大江戸演芸捜査網
〜楽屋口と客席の間で〜

(33) 2002.05.20 ■漢方ときかん坊(11)


漢方ときかん坊  〜その11〜
「季刊『芸協』その1」

桂 歌助

 平成13年春、田澤祐一・落語芸術協会事務局長から、
「協会の機関誌を出せないか。それについて智恵を貸して欲しい」
と、私とおとうと弟子の桂歌若に話が来ました。ちょうど、歌若が真打披露興行を行っている最中です。『寿限無』と言う機関誌が一度発行され、休刊から約八年たっていました。

 落語協会さんの『ぞろぞろ』に対抗して出した 『寿限無』も資金面、編集者の不足等の理由で打ちきりになり、それ以後協会誌はありませんでした。その失敗を踏まないためにも、低予算で出せる物とを、という考えで
「講談協会や浪曲協会などが出している形の機関誌を模して、もう一度(機関誌を)出したい」
と言うのが事務局長の希望でした。そして「季刊『芸協』」を、私と歌若さんが引き受ける形になり、始まりました。

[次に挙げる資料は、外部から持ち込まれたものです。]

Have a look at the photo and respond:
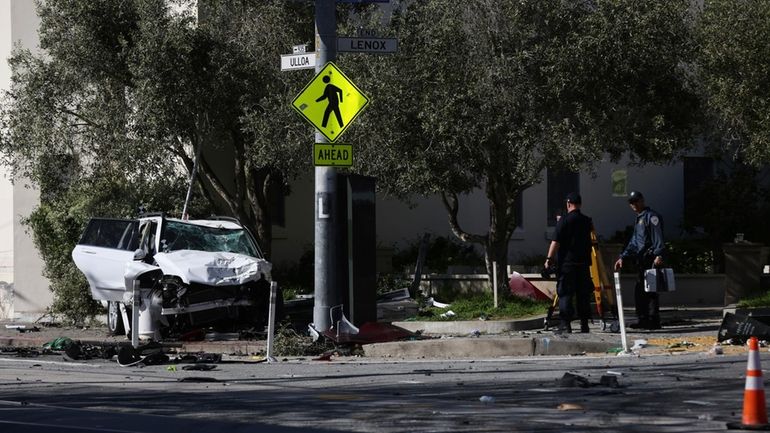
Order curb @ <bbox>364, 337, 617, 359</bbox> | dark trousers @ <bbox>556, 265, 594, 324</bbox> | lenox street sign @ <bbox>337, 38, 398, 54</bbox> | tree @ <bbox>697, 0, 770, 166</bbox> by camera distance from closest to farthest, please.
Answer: curb @ <bbox>364, 337, 617, 359</bbox> → dark trousers @ <bbox>556, 265, 594, 324</bbox> → lenox street sign @ <bbox>337, 38, 398, 54</bbox> → tree @ <bbox>697, 0, 770, 166</bbox>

 『寿限無』は写真週刊誌の形でしたが、季刊『芸協』はA3の表裏の記事中心の新聞形式です。二人は、ホームページに載せるために写真を撮り、ホームページ上での芸協ニュースやメルマガの芸協Eメールマガジンを出していますので、載せるデータは十分にあります。それに、二ツ目時分には二ツ目だけの落語会『新風(シンプー)寄席』に合わせて『新風ニュース』と言う機関誌を出していましたので、独学ですが、新聞編集もやっておりました。新聞を作ることは難しくありません。ただ、これは協会の公式な書面ですから、我々が勝手に原稿を作って発行という訳にはいきません。会長なり理事会の承諾があって始めて発行されます。じゃあ、協会のホームページは公式じゃないのか?もちろん公式です。ただ、やはり今の時代は書面の方がずっとずっとその価値は重いのです。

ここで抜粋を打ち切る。